Écritures sur les murs : Les graffeurs saoudiens laissent leur marque

  • Le ministère de la Culture lance des initiatives et des programmes visant à soutenir les « artistes de rue », dans des zones spécifiques des villes saoudiennes
  • Des endroits précis ont été désignés dans les villes, où ils pourront s'exprimer par le biais de peintures aérosol ou au pinceau, de marqueurs, de pochoirs et autres

LA MECQUE : Dans toute l'Arabie saoudite, voilà que les murs, auparavant vides, se transforment en fresques murales magnifiques et créatives, grâce aux graffitis et aux arts de la rue réalisés par des artistes saoudiens.

Les graffitis représentent des écrits ou des dessins apposés sur les murs ou sur d'autres surfaces ; ils sont réalisés, le plus souvent,  sans autorisation et à la vue générale des gens. Dans de nombreuses cultures occidentales,cecil est jugé illégal et les graffeurs célèbres tels que Banksy continuent d'être insaisissables. Mais dans le Royaume, le graffiti est une forme d'art bien acceptée.

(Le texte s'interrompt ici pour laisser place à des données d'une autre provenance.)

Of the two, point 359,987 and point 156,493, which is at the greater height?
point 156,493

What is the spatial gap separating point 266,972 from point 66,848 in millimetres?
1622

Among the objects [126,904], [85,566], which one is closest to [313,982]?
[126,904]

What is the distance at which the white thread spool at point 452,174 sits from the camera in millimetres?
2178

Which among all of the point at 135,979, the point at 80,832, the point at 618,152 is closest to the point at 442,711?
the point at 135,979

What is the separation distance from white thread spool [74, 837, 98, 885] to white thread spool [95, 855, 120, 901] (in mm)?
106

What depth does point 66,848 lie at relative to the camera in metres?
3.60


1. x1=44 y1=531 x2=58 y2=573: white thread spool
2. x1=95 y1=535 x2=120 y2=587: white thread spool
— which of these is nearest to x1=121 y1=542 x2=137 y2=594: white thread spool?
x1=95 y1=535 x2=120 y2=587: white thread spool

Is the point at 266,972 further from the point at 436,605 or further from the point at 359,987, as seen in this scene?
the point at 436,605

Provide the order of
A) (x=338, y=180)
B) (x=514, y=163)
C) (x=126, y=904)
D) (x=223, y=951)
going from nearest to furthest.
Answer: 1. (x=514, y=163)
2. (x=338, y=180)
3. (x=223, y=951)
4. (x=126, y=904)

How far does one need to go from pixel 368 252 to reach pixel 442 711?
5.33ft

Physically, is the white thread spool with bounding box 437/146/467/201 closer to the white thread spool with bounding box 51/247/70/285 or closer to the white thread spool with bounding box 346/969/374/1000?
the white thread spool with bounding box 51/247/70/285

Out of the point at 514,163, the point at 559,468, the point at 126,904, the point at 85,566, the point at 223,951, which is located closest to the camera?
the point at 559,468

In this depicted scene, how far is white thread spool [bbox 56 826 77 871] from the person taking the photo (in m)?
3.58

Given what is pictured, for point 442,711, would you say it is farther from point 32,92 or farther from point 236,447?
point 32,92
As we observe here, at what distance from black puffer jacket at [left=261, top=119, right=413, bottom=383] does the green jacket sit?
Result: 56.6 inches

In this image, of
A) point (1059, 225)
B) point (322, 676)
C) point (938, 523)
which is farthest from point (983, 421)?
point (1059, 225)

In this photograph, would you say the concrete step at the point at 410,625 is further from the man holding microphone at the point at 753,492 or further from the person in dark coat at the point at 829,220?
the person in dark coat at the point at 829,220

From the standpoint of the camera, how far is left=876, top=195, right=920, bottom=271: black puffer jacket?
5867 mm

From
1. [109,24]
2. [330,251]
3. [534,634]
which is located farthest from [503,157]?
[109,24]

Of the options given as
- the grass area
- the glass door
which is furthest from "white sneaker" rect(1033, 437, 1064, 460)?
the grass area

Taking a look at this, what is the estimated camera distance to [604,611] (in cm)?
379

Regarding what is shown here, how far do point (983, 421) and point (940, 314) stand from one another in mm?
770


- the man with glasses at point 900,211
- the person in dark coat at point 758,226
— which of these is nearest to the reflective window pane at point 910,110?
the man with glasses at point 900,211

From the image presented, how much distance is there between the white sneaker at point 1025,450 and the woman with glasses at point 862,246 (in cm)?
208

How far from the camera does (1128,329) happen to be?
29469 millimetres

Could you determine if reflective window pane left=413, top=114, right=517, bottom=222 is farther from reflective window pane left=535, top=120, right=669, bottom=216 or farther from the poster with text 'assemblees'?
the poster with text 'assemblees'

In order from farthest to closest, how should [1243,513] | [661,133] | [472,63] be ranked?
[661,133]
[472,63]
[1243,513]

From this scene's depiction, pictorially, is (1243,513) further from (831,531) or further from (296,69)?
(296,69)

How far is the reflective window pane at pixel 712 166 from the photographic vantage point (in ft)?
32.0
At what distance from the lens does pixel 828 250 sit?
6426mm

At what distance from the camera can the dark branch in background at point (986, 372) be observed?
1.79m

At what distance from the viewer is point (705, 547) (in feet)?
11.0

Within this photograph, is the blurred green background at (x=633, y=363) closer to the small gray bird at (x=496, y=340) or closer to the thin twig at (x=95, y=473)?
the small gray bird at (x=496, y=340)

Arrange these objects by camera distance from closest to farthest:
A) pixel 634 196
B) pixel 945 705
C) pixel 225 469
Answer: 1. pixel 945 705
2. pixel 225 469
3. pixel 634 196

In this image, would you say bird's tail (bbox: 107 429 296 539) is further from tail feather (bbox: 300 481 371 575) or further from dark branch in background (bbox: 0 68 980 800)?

Ainsi, le ministère saoudien de la Culture a lancé des initiatives et des programmes de soutien aux « artistes de rue », et a désigné des endroits précis dans les villes où ils pourront s'exprimer par le biais de peintures en bombe, de peintures au pinceau, de marqueurs, de pochoirs, etc. « Le graffiti est une forme d'art formidable qui fait partie des moyens modernes d'embellir les espaces publics », explique Zainab Al-Mahoozi, une artiste de graffiti saoudienne, à Arab News.

En effet, le graffiti remonte à l'Antiquité, et certains exemples datent de l'Égypte ancienne, de la Grèce antique et de l'Empire romain. En Arabie Saoudite, cette forme d'art a vu le jour il y a 20 ans. Au départ, la plupart des graffitis dans le Royaume étaient déformés.

C'est en 2009 que cet art a commencé à évoluer, lorsqu'un groupe de jeunes hommes et femmes de Djeddah, appelé « Dad Family », a décidé de donner une touche arabe à l'art considéré à l'époque comme occidental.

 

Je veux faire passer un message à la société à travers mon art. Je veux qu'il porte la voix de ceux qui ne peuvent pas s'exprimer.

Zainab Al-Mahoozi, artiste de graffiti saoudienne

Inspiré au départ par des personnages arabes et des motifs islamiques, le groupe « Dad Family » a évité les déclarations politiques et a commencé par diffuser un message d'amour à travers ses graffitis.

Plus tard, cette forme d'art s'est étendue à Qatif, Al-Ahsa et Riyad, et le pays comptait de plus en plus d'artistes de rue.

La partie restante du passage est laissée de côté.